Is using a primary key as a partition key a common practice? Are there any downsides to it?

3

3 Answers

6
votes

Actually , the choice of partition key is a question that deserves to be weighed repeatedly. Since choosing primary key to be the partition key is your only option, I just discuss some of the possible negative things as your references.

In terms of performance, if your query's field is not partition key, your query will definitely reduce query performance by crossing partitions. Arguably, if the amount of data is small, it won't have much effect.

In terms of cost, cosmos db is charged primarily by storage space and RUs consumption.As you said, choosing primary key as partition key will lead more indexes storage. If mostly queries are cross-partition, it also leads more RUs consumption.

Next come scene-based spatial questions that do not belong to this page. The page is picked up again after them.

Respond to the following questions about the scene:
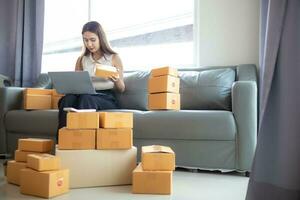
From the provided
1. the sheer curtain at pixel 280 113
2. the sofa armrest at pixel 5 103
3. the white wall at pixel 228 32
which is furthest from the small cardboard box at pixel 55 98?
the sheer curtain at pixel 280 113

In terms of using of stored procedure, triggers or UDF, you can't use cross-partition transactions via stored procedures and triggers. Because then are partitioned so that you need to specify the partition key(cardinality is only 1) when you use them.

Just note that if partition key is created, it cannot be deleted or modified later. So consider it before you choose and make sure you do the data backup.

More details, still refer to the official doc.

4
votes

No, there is no downside to it. Strive to have partition key with high cardinality. Don't worry about indexes or physical partitions etc.

You can have million of partition keys and 10 physical partitions. Physical partitions are created behind the scene by CosmosDB. You should never worry about physical partitions.

2
votes

You could say that the primary key is the safest and probably, most appropriate choice for a partition key.

It guarantees uniqueness of the value, which other than unique keys, is the only way to achieve. The distribution will be even and because the primary key will be your partition key, you will be able to use it in order to retrieve the document by reading it, instead of querying, which reduces operation speed and cost.